Updated : 20/04/2016
If you need medical treatment while you are in another EU country, presenting your EHIC can simplify payment and reimbursement procedures.
With the European Health Insurance Card you can get healthcare - and claim reimbursement for the costs you incur - on the same terms as nationals of the country you are in. If the treatment you need is free for local residents, you won't have to pay. If the treatment requires payment, you can either ask for reimbursement from the national institution whilst still in the country and get reimbursement directly there, or ask for reimbursement from your health insurer when you get home. Your expenses will be reimbursed according to the rules and rates of the country where the treatment was received. So you will be reimbursed either for the full cost of the treatment, or you will have to bear the patient's fee according to the rules of the country where the treatment took place. Alternatively, your insurer may decide to reimburse the full cost according to its own rules.

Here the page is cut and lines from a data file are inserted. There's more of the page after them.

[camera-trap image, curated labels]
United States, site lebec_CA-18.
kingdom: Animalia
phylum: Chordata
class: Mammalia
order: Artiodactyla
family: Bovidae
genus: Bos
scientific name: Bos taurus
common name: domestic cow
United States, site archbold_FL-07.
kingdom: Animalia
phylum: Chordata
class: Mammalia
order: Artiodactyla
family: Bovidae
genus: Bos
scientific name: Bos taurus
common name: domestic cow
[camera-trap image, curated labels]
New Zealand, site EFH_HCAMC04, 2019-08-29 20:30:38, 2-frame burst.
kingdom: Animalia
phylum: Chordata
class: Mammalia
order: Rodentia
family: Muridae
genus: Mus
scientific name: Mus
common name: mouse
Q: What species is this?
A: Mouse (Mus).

Anna has statutory health insurance cover in EU country A and is spending a few months in EU country B to finish her studies. She has her European Health Insurance Card with her, issued in country A. She is pregnant and will give birth while in country B. Pregnancy and childbirth are considered urgent medical care, so Anna will get the necessary medical assistance in country B when she presents her European Health Insurance Card and identity card.
Anna will be treated in country B as if she were insured in that country. This means that if treatment is free for people insured there, it will be free for Anna too. If people pay and then apply for reimbursement, Anna will pay the same fees as locally insured people, then apply for reimbursement. She should apply for reimbursement in country B, where she will be reimbursed at the same rate as people insured there (country B will then liaise with health authorities in country A, where Anna is insured, to get their money back).

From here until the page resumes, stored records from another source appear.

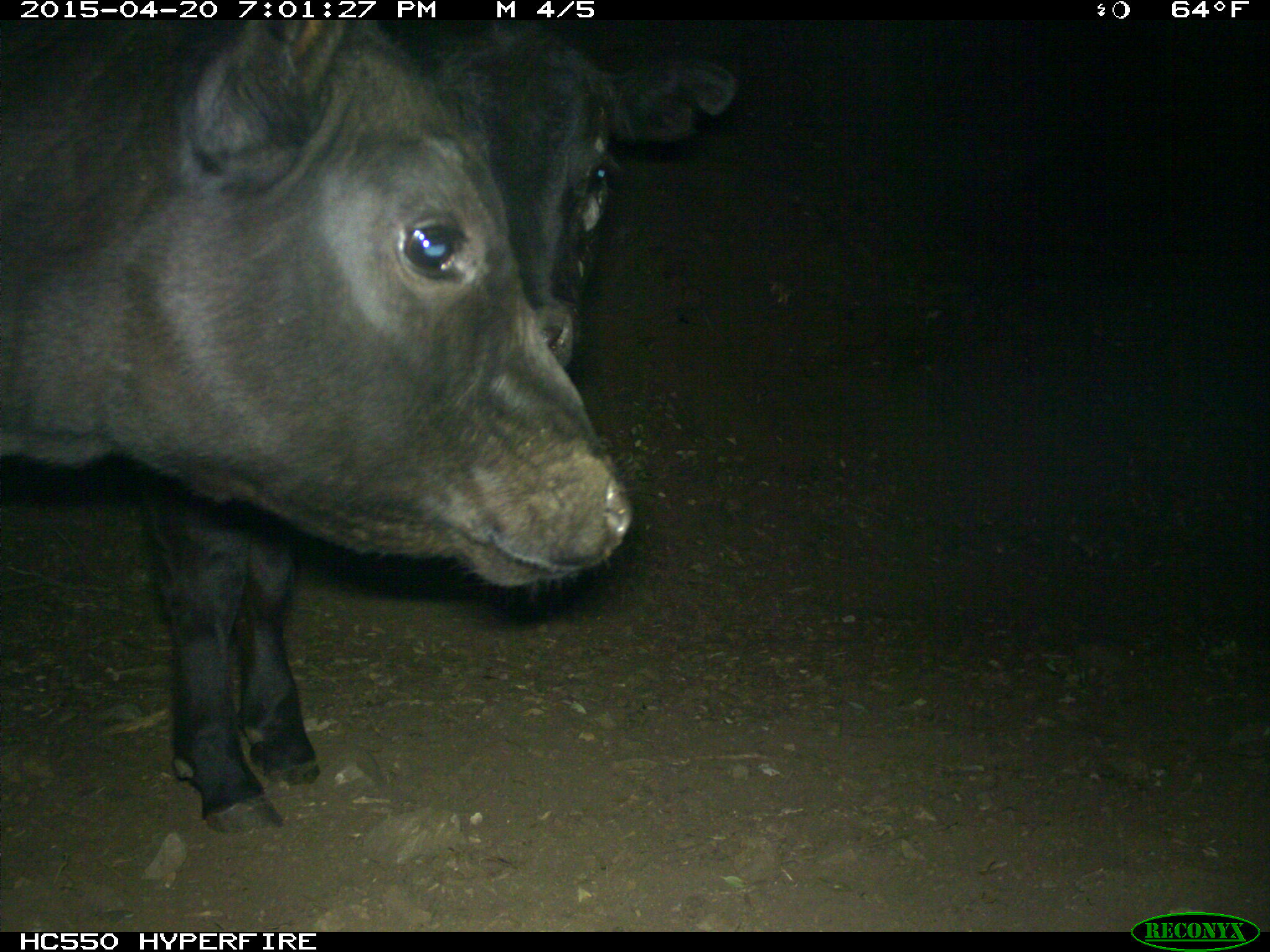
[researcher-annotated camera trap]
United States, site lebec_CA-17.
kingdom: Animalia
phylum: Chordata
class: Mammalia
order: Artiodactyla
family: Bovidae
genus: Bos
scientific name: Bos taurus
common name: domestic cow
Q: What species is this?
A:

If the sole reason for Anna's stay in country B was to have her baby there, the European Health Insurance Card could be refused: she should instead make arrangements for her childbirth needs abroad before leaving for country B. That way, she can be sure ahead of time of which costs will be met.

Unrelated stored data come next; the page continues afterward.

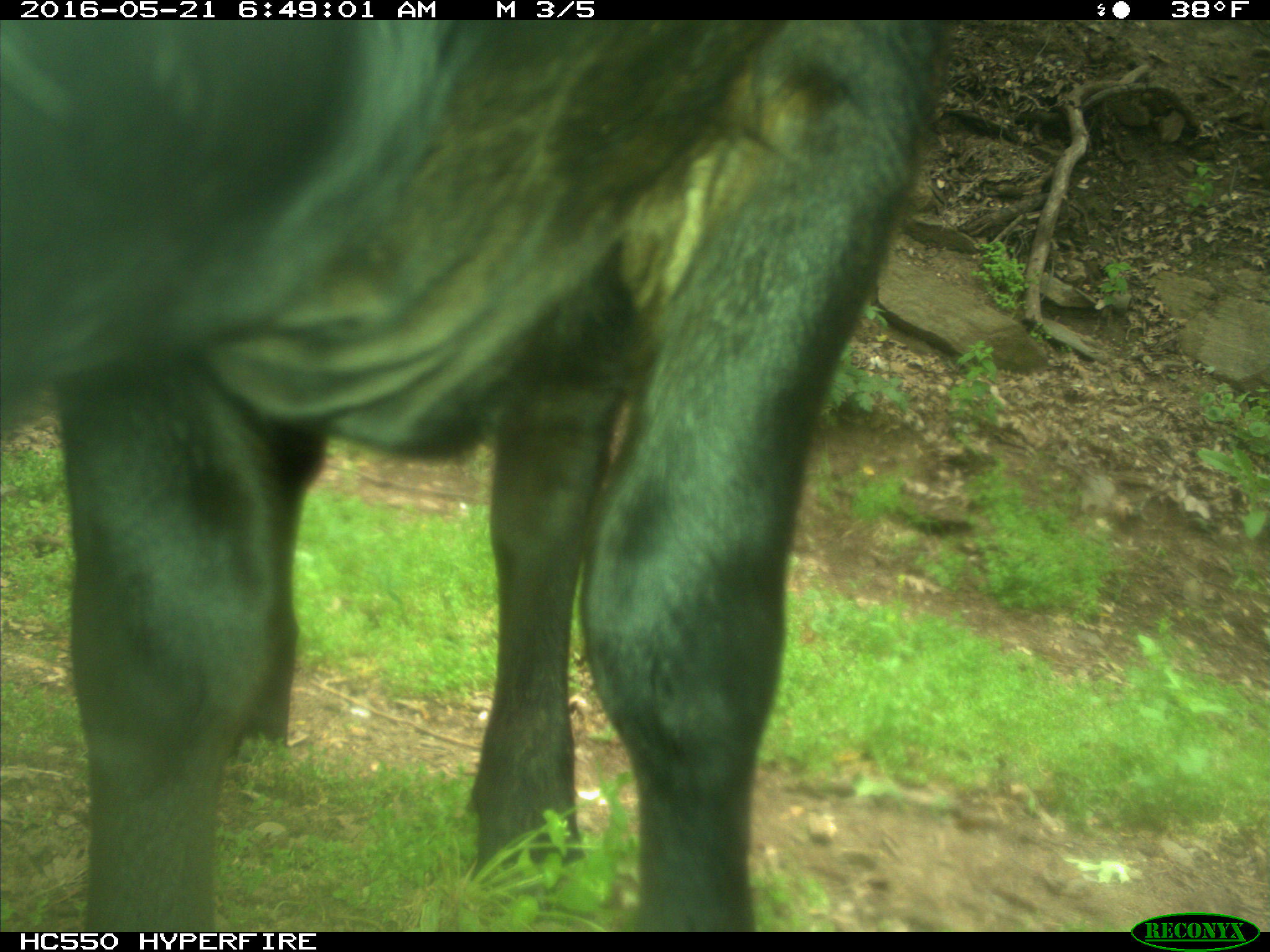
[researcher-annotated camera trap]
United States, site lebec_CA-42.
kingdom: Animalia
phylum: Chordata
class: Mammalia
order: Artiodactyla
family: Bovidae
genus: Bos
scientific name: Bos taurus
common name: domestic cow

If you don't have your European Health Insurance Card or you are not able to use it (for example, at a private hospital which is not covered by the EHIC scheme), you may be asked to pay and then claim reimbursement when you get home. This applies to both public and private healthcare providers. However, the terms will be different:
If you require urgent treatment, your local health authority might be able to help by faxing or e-mailing proof of your health insurance coverage to avoid you having to pay upfront.
If you are unsure about your entitlements and want to check before getting treatment, each EU country has at least one National Contact Point that can inform you whether or not you will be entitled to reimbursement, and whether any ceiling applies.
Useful national addresses and websites.
The rules are different if you travel abroad specifically for medical treatment.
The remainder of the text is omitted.